When Jesus raises Lazarus from the dead, we learn much more about his humanity than about his divinity. Jesus wept. This is perhaps one of the most important phrases in the Bible and these two words together form the basis of Christianity—the belief that God is here, God is with us and—that 2,000 years ago—he became one of us, sharing in our emotions, frailties and weakness.  Had Jesus followed the traditions of Greco-Roman deities, he would have appeared above a weeping Martha and a distraught Mary in a thunderous cloud, looked down on the grieving women with impeccable stoic demeanour and with a macho, masculine pose that would have made John Wayne jealous, only to zap Lazarus back to life and vanish back into the cloud immediately after the job was done.

It might sound trite to say that Jesus felt their pain, but that’s exactly what he felt. He not only understood the depth of human loss, mourning and suffering, but he was also taken aback by his inability to keep his composure and stop himself from weeping at the sight of sadness and despair in others. Jesus took a moment to understand what it meant to lose someone you loved and only after experiencing mourning did he perform his miracle.

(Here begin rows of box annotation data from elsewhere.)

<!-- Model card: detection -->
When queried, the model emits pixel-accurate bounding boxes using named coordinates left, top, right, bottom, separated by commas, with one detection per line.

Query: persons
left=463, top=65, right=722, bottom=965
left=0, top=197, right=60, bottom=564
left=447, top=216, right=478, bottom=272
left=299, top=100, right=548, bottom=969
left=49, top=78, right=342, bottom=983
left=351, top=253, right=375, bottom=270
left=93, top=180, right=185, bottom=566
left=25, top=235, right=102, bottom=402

When we perform charitable acts—when we feed the hungry, clothe the poor or reach out to someone who has suffered injustice—we must be careful not to allow this to become mechanical—quickly pouring out a cup of coffee, avoiding eye contact and moving on to the next person in the queue. Being Christian—that is, being Christ-like—means being proactive when it comes to listening those who we are trying to help and making an effort to understand the condition in which they find themselves.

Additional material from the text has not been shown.